If you go entirely by empirical research, you will discover that from the first books printed in English to today’s paperback novels, there are about 65 characters per line in material that is meant to read immersively. Several studies have looked at the optimum reading line length in English and agree that for immersive reading experiences, around 65 characters per line is best. Even design books will tell designers to use the two-and-a-half alphabet line length as a guideline for best readability. But why is it?

An examination of the mechanics of the eye shows that there is a parafoveal angle of the eye that is approximately 12°. Within that, there is a foveal angle that is about three-quarters of a degree. The foveal angle is the amount of input into the eye that is sharply in focus. The parafoveal is the amount of information that is registered, but largely ignored by they eye as being slightly out of the direct line of sight. Beyond this 12° range we enter peripheral vision. The interesting thing is that this marks out the range of eye movement that can be done without engaging the neck muscles to turn the head as one reads. So, one might say that there are 16 chunks of sharp vision in the 12° range as the eye scans a line of type before returning to the beginning of the line.

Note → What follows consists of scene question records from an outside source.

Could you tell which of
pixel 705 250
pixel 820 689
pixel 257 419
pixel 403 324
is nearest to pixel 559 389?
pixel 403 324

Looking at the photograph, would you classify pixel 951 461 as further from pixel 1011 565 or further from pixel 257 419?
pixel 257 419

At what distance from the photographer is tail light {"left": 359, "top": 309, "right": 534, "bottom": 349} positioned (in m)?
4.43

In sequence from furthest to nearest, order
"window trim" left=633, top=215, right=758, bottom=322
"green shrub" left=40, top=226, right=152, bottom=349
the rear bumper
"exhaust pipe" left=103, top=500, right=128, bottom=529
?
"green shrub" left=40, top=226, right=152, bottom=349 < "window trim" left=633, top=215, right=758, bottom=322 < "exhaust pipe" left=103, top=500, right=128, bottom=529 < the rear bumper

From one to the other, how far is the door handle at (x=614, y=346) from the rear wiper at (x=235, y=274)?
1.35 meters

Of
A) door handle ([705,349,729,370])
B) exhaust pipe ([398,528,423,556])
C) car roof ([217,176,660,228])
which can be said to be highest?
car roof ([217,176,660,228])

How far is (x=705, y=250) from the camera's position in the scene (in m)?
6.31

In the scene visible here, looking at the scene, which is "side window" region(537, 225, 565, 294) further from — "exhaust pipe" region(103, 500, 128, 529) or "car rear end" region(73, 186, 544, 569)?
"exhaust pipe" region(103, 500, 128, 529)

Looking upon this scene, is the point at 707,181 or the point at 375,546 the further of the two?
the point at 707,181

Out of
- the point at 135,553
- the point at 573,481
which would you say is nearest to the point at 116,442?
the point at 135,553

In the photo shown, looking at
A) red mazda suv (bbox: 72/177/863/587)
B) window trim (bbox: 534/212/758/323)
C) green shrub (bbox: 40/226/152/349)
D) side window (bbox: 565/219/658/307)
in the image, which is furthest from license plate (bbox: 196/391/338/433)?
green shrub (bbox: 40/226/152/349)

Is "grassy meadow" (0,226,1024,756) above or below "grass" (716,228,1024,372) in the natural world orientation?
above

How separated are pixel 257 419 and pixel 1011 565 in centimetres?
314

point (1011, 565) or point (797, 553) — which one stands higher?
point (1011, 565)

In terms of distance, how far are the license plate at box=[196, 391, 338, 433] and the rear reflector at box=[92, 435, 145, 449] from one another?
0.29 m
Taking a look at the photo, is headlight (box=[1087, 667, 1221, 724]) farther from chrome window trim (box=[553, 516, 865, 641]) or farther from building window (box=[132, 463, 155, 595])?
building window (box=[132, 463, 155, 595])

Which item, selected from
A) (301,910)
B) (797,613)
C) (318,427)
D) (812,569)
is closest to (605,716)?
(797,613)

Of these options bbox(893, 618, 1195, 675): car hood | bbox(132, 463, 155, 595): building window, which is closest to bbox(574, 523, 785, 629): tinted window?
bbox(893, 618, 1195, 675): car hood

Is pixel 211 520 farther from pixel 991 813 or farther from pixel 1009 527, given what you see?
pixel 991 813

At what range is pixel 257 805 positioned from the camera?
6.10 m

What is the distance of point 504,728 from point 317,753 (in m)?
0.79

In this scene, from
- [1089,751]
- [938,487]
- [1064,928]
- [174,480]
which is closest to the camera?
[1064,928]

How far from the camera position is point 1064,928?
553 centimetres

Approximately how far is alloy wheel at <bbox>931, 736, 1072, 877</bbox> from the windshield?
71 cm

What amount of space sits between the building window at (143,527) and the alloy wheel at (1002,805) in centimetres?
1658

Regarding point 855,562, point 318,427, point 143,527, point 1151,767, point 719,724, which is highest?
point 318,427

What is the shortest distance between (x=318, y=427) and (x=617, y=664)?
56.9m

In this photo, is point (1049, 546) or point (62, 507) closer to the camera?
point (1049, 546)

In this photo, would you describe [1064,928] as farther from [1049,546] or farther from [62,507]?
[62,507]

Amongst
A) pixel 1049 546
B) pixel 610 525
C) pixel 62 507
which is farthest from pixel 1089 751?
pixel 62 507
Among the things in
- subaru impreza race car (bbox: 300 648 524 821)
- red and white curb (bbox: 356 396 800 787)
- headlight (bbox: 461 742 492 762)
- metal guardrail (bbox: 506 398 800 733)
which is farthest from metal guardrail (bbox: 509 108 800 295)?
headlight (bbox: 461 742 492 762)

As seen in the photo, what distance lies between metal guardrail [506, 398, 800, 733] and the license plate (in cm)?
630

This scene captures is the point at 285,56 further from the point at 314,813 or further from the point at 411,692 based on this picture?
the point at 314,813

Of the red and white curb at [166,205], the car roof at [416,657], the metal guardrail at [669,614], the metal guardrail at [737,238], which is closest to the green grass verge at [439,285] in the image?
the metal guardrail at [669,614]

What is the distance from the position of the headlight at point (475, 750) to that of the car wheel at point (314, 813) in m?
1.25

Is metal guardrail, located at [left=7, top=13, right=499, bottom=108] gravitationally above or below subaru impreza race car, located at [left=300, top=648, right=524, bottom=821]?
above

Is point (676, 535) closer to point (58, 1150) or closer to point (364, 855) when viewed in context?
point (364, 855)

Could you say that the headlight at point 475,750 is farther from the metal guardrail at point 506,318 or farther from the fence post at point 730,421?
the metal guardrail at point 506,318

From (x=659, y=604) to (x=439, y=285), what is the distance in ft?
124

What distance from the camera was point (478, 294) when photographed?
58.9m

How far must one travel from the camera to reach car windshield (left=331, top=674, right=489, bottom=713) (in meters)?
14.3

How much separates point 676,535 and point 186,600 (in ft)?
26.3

But how much information can be acquired in each resting point. Some studies have shown that we can sharply see and register about 4–5 characters within the foveal fixation (coincidentally, the average length of an English word). What is not readily available in that information is whether the character recognition was based on a common book line of type or if it was scientifically arrived at by quantifying how much information the brain is able to comprehend from one foveal fixation point. It seems curious that the line length conveniently works out to 4 times 16 or 64 characters as the optimum.

Without getting into a criticism of what we base our opinions on, I think that there is an open question that arises out of the investigation that no one has broached. Is it the number of characters within the foveal range or the amount of information that is contained therein. If it were the number of characters, we should expect that there should be 4 or five Chinese characters in a fixation of the eye. But each Chinese character is an entire word. So where we have five characters to make up one word, the Chinese would find five words. Can the eye grasp that amount of information in a single fixation? Or does it imply that Chinese should be written with only 32–33 characters per line instead of 64–66?

I raise these as questions, acknowledging that a lot of work has been done on this subject, but not yet having found the exact universal algorithm that would translate typesize intuitively across cultures and script types. I’m not yet ready to propose an answer, even though I’ve proposed a couple patents on technology that would offer one solution. For here, it is enough to question.